# Start of PASSAGE PROVIDED
# FCG motor



## -blank- (Sep 10, 2006)

For this halloween i wanted 2 hve an FCG (flying crank ghost) since ive been 
putting off making one for 2-3 yrs. My question is can u use a dayton 6.9 rpm gearmotor instead of the one recommended on phantasmechanics? The motor is 3M096 on grainger.

The only difference i could find between the two was one has 1/333 hp input and the other has 1/100 hp input, a different gear ratio, and one has overhung load 3.5 an other has 50.

Thanks!


----------



## randyaz (May 26, 2006)

that sounds to wimpy a motor for a fcg


----------



## Brad Green (Jul 29, 2004)

People have used a wide variety of motors to make fcg's. The only thing you have to be careful of, aside from rpm, is the motors torque output. Too little torque will put you in a situation where you have to counter balance the puppet in order to get it to move, which is kind of a pain in the ass, more pulleys, gotta get the right amount of ballast, etc. You can't go wrong by getting more motor than you need, even if it costs a bit more, you'll be happier with the end product.
# End of PASSAGE PROVIDED
# Start of DATASET EXCERPTS
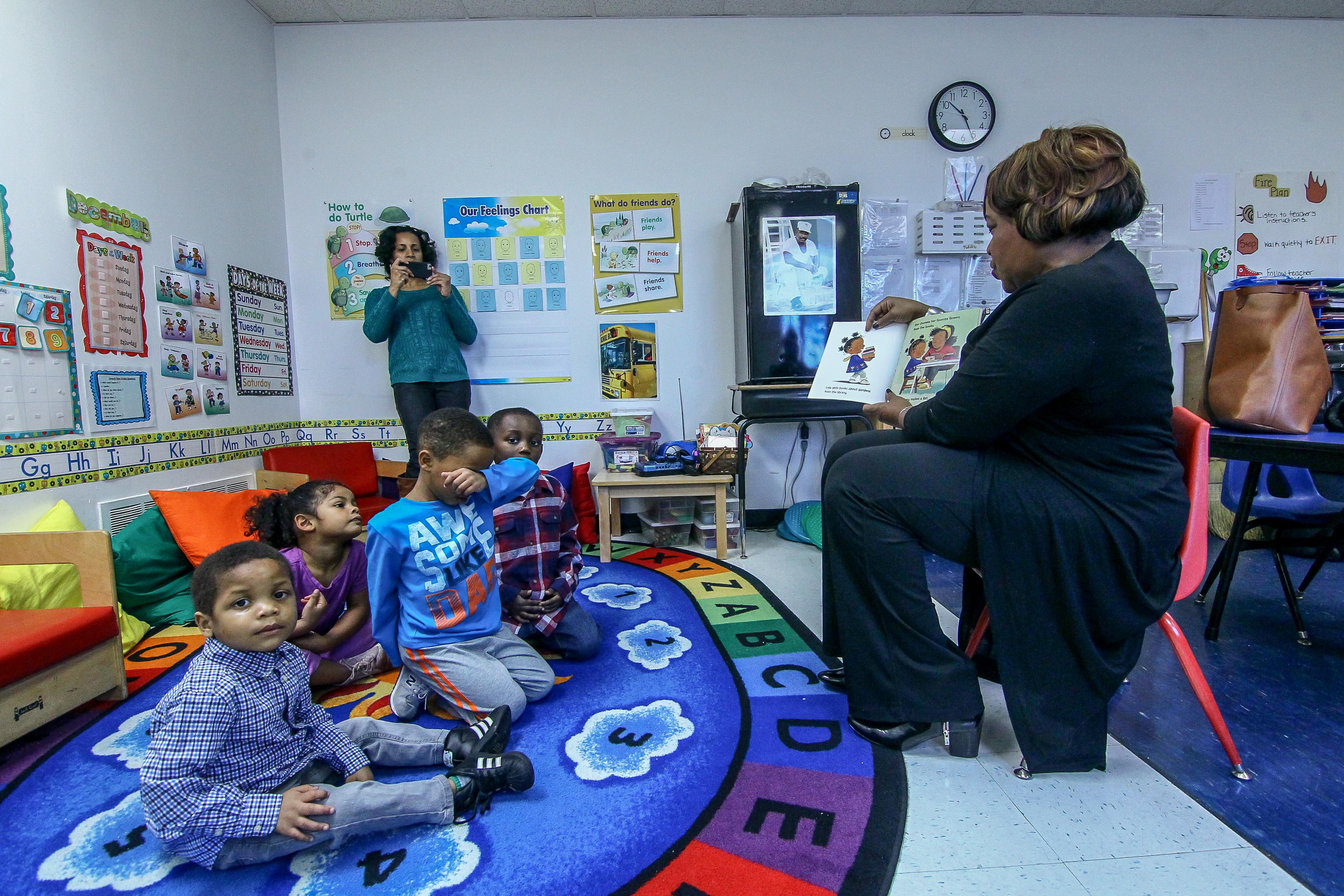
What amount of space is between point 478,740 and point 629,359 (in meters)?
2.27

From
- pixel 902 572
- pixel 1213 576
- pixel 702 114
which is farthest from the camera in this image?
pixel 702 114

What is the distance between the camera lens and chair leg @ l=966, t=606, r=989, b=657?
1.37 meters

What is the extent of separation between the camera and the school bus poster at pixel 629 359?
3.19 m

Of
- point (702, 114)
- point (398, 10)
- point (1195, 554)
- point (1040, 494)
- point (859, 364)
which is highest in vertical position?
point (398, 10)

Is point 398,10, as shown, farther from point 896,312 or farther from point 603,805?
point 603,805

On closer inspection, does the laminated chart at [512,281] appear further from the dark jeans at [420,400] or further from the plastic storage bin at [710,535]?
the plastic storage bin at [710,535]

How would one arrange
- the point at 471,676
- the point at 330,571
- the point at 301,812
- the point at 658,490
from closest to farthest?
1. the point at 301,812
2. the point at 471,676
3. the point at 330,571
4. the point at 658,490

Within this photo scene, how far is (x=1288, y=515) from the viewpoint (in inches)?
75.3

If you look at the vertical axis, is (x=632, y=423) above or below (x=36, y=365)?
below

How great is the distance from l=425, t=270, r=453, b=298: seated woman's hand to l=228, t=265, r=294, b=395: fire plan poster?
83cm

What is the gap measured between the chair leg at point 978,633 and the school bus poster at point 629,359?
212cm

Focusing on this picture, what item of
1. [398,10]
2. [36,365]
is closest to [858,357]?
[36,365]

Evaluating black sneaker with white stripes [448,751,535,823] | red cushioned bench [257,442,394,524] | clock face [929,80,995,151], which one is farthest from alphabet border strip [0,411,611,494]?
clock face [929,80,995,151]

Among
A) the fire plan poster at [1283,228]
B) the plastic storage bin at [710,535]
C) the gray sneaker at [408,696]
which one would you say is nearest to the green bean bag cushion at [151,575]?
the gray sneaker at [408,696]
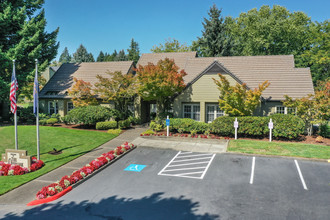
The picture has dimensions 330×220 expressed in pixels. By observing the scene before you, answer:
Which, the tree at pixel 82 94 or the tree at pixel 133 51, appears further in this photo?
the tree at pixel 133 51

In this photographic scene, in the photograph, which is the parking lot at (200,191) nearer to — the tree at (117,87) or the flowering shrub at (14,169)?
the flowering shrub at (14,169)

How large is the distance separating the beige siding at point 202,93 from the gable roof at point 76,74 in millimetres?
8214

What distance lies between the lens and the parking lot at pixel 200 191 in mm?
9617

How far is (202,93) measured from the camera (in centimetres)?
2512

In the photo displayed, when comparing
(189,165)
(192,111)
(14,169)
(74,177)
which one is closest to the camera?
(74,177)

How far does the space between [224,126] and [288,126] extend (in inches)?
201

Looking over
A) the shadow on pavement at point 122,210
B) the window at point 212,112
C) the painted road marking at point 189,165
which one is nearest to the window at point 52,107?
the window at point 212,112

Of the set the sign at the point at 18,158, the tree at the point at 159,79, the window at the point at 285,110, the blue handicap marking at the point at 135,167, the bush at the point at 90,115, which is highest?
the tree at the point at 159,79

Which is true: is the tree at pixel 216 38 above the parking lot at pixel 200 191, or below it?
above

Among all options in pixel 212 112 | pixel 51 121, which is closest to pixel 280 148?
pixel 212 112

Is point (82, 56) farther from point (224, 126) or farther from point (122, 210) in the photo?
point (122, 210)

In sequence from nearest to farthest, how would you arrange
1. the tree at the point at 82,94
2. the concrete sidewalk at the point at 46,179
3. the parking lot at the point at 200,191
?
the parking lot at the point at 200,191 < the concrete sidewalk at the point at 46,179 < the tree at the point at 82,94

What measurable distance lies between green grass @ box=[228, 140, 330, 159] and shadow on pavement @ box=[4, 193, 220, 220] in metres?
9.09

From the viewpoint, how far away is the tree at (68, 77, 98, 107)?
86.9 feet
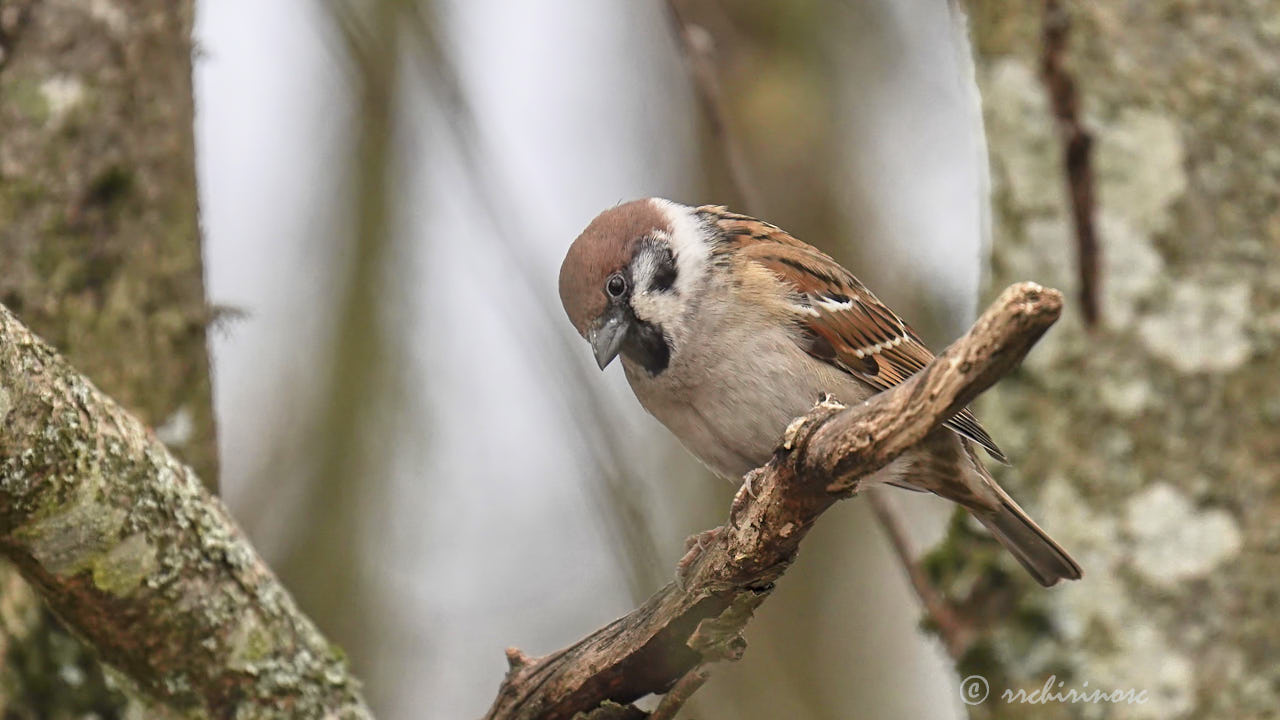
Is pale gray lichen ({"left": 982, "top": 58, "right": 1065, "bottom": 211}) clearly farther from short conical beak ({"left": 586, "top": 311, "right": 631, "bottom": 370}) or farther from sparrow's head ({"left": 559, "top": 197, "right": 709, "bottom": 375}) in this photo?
short conical beak ({"left": 586, "top": 311, "right": 631, "bottom": 370})

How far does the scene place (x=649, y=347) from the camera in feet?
12.6

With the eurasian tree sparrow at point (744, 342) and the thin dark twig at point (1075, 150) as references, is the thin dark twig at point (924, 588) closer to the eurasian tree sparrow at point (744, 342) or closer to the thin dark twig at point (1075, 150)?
the eurasian tree sparrow at point (744, 342)

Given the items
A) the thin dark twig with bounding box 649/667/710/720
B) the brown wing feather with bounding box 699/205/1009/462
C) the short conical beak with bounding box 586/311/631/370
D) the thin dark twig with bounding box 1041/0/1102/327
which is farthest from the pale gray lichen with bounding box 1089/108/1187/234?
the thin dark twig with bounding box 649/667/710/720

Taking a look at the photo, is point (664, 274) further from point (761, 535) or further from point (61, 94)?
point (61, 94)

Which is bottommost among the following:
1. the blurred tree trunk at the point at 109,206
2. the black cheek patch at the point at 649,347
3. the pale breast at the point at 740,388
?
the pale breast at the point at 740,388

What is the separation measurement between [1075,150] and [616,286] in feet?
4.59

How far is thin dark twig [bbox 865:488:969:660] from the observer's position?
12.8ft

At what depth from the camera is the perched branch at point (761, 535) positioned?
2123 millimetres

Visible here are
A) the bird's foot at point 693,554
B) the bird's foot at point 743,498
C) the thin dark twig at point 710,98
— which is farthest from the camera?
the thin dark twig at point 710,98

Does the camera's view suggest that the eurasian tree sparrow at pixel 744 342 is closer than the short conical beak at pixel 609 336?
Yes

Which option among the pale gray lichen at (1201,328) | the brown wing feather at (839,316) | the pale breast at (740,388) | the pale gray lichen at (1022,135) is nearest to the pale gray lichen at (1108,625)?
the brown wing feather at (839,316)

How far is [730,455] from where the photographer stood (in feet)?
12.5

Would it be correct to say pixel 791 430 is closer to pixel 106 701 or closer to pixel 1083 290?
pixel 1083 290

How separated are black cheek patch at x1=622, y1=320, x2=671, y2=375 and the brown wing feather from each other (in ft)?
1.34
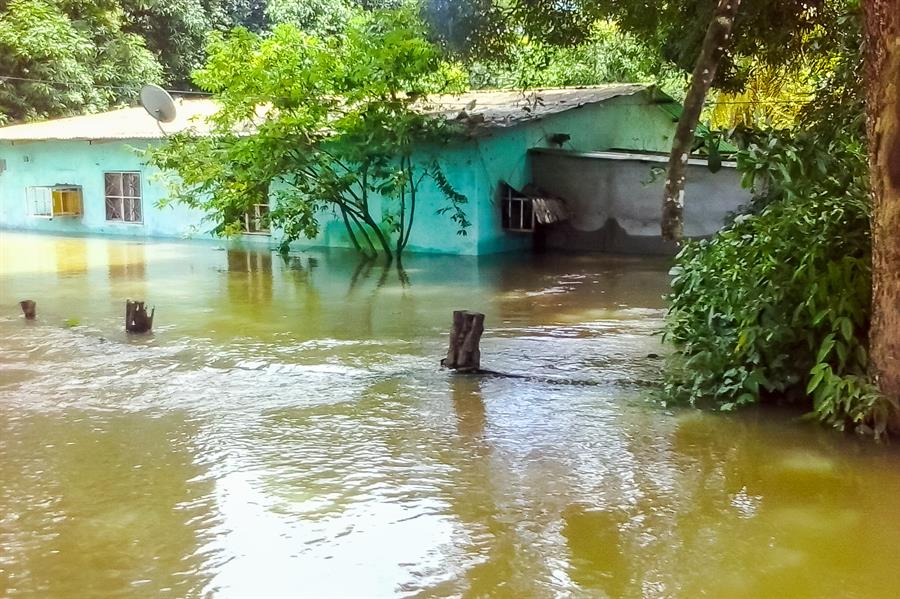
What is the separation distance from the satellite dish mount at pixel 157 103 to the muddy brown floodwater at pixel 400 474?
8553 millimetres

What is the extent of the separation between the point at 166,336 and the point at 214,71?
6.37m

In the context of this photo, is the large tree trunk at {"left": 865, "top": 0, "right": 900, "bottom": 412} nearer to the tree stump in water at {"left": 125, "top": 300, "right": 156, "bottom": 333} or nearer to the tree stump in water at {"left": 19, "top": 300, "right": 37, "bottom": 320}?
the tree stump in water at {"left": 125, "top": 300, "right": 156, "bottom": 333}

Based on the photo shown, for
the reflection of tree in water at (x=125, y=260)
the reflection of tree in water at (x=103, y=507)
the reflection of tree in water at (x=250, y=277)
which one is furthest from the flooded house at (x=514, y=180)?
the reflection of tree in water at (x=103, y=507)

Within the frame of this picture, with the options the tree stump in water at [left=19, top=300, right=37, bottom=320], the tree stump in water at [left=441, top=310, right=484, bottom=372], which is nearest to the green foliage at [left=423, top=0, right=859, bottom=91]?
the tree stump in water at [left=441, top=310, right=484, bottom=372]

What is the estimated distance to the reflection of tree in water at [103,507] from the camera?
386 cm

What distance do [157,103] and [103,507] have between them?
44.3ft

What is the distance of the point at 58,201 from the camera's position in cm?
1967

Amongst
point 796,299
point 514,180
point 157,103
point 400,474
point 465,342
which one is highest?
point 157,103

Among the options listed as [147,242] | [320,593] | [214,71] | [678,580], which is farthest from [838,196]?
[147,242]

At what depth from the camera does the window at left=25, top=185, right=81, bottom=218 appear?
19.6 metres

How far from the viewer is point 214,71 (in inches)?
533

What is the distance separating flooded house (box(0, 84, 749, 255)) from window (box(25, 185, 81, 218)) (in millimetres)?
22

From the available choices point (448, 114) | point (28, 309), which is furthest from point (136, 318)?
point (448, 114)

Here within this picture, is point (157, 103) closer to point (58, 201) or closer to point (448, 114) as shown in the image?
point (58, 201)
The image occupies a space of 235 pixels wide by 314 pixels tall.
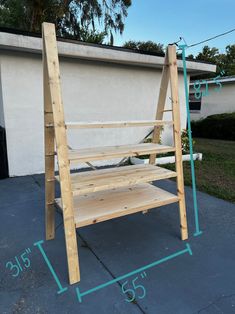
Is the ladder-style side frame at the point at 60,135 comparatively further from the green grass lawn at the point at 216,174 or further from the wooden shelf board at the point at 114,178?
the green grass lawn at the point at 216,174

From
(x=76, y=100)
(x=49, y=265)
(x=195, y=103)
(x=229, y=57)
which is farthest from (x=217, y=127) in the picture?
(x=229, y=57)

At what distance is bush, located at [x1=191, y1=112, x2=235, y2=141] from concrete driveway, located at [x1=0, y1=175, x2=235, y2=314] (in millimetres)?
8039

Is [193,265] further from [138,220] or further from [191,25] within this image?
[191,25]

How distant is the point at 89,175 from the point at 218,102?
457 inches

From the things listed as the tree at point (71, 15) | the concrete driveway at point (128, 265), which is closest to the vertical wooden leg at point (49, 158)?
the concrete driveway at point (128, 265)

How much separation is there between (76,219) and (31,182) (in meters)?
2.81

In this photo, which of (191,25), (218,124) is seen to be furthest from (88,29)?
(218,124)

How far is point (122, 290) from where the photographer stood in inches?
70.3

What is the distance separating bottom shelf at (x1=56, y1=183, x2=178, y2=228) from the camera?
6.50ft

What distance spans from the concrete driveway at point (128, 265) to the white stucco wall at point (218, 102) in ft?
32.5

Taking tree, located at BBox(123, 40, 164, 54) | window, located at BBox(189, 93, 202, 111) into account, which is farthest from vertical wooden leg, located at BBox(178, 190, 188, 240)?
tree, located at BBox(123, 40, 164, 54)

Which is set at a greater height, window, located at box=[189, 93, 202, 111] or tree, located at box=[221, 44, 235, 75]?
tree, located at box=[221, 44, 235, 75]

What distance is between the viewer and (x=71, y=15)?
478 inches

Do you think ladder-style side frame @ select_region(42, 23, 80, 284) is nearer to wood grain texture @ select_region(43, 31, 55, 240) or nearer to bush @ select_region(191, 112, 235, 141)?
wood grain texture @ select_region(43, 31, 55, 240)
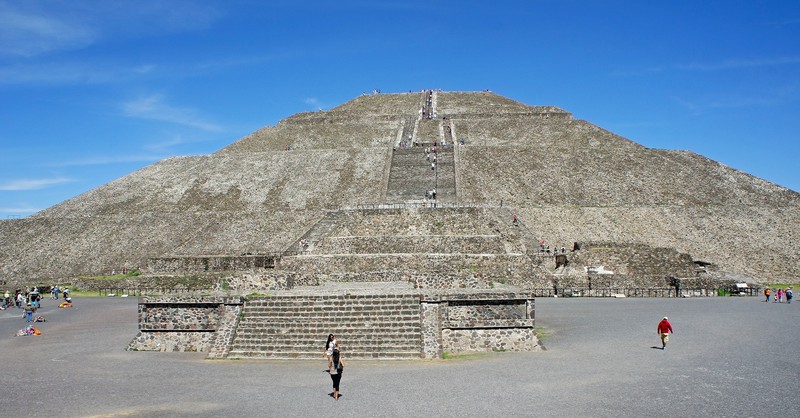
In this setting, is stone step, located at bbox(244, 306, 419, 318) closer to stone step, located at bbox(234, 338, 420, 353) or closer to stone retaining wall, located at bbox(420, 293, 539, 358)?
stone retaining wall, located at bbox(420, 293, 539, 358)

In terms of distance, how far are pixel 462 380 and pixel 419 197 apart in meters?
27.7

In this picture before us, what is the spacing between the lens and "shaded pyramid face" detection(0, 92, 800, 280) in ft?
110

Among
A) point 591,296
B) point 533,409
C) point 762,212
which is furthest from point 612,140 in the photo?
point 533,409

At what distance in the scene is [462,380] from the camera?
11.0 metres

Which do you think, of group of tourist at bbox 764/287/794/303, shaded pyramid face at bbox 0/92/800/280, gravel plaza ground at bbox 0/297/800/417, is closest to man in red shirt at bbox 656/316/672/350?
gravel plaza ground at bbox 0/297/800/417

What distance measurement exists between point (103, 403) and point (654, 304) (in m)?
17.7

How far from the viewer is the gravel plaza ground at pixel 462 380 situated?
30.1 ft

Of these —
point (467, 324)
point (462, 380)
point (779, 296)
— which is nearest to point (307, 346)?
point (467, 324)

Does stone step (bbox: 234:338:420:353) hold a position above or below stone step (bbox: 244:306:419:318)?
below

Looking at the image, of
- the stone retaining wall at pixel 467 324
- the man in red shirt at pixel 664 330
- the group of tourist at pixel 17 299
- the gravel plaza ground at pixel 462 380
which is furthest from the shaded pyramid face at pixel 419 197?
the man in red shirt at pixel 664 330

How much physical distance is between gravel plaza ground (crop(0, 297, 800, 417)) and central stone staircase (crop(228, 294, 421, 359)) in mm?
367

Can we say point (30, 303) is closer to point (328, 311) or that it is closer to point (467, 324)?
point (328, 311)

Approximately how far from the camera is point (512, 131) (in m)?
52.5

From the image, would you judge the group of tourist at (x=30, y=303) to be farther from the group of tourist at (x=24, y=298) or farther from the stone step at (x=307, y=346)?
the stone step at (x=307, y=346)
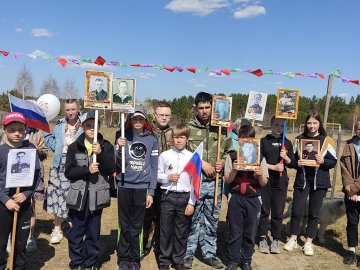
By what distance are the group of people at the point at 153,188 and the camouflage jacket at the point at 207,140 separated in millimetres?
15

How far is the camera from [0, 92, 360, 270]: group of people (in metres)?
4.43

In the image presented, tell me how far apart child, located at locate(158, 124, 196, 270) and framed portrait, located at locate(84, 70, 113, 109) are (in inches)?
40.7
# End of DATASET EXCERPTS
WRITTEN PROBLEM A:
Translate this sentence from the FCG motor thread into Spanish: "People have used a wide variety of motors to make fcg's."
WRITTEN PROBLEM B:
Carry on the FCG motor thread, picking up right after its last sentence.

FINAL ANSWER A:
La gente ha usado una gran variedad de motores para hacer FCG.

FINAL ANSWER B:
----------



## -blank- (Sep 10, 2006)

Thank you for responding I think i will go with the more suggested by phantasmechanics, even if it does cost more

Ill put pics up of finished product eventually


----------



## ScareFX (Aug 18, 2004)

-blank- said:


> Thank you for responding I think i will go with the more suggested by phantasmechanics, even if it does cost more
> 
> Ill put pics up of finished product eventually


You will not be disappointed with that motor. The few extra dollars will be worth it.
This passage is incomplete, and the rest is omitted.